I have no idea why Austin is getting this film a week after Mother’s Day because this amusing and loving tribute to motherhood would have been a good choice for a Mother’s Day visit to the cinema.  Jeers to whoever dropped the ball on that release scheduling.  For those who owe their mother a trip to the movies, I would suggest The Meddler because, unlike the movie titled Mother’s Day, this film is not quite as predictable and disingenuous.  Even though this movie does have its flaws, it takes a fairly realistic look at a mother/daughter relationship and is much more genuine in presenting the more emotional beats.
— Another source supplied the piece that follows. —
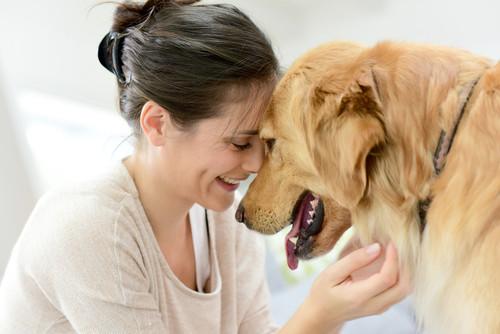 Krankheitsbild: Harninkontinenz bei Hunden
Widowed mother Marnie (Susan Sarandon) has way too much time on her hands and a tremendous amount of disposable income.  When her daughter Lori (Rose Byrne) moves to Los Angeles, Marnie decides to follow her there in an attempt to start a new life after losing her husband.  With no job and no need for one, Marnie spends most of her time bothering Lori and attempting help her, but Lori begins to feel smothered and uncomfortable with her mother’s meddling.  After Lori sets some strict boundaries to their relationship, Marnie decides to help others in need of some motherly love, advice, and assistance.

Written and directed by Lorene Scafaria, The Meddler often delivers intelligent and riotous humor.  There are some jokes that fall flat, but most of them work well.  Scafaria’s script is sharply written full of witty and awkward comedy.  The movie does have a genuine heart and has some highly lovable heartwarming moments.  The movie starts off somewhat slowly and does have some awkward pacing in the first couple of acts.  Nevertheless, I find the film charming and enjoyable.  The entire cast delivers excellent performances with the absolutely radiant Sarandon shining brightly as the film’s endearing lead.
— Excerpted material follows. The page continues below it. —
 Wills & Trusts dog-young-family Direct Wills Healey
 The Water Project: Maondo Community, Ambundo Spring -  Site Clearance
Sarandon’s performance is one I hope is remembered towards the end of the year when awards nominations are being selected.  I can easily see her getting nominated for the Best Actress in a Comedy/Musical category at the Golden Globes.  She and Rose Byrne share a natural chemistry and credibly portray mother and daughter.  Byrne performs superbly as the distraught, stressed, and neurotic Lori.  She has reached her wit’s end with her mother, is still coping with the loss of her father, as well as other problems in life and career.  Byrne is definitely one of those talented actresses who can perform dramatic roles beautifully and can do a 180 and completely slay in comedic roles.  She gets to do a little of both here.  The film also stars J.K. Simmons, Jerrod Carmichael, Cecily Strong, Lucy Punch, Michael McKean, Jason Ritter, and Billy Magnussen.  All perform satisfactorily  in their respective roles, particularly Simmons who portrays a kinder and gentler character than usual.

So if battling superheroes doesn’t spark any interest this weekend and if parents can make a trip to the movies without the kids, I recommend checking out The Meddler.   It is a sweet and funny comedy that celebrates the love of mothers, but also lovingly finds humor in some of the silly things a mother’s love can make these wonderful ladies do.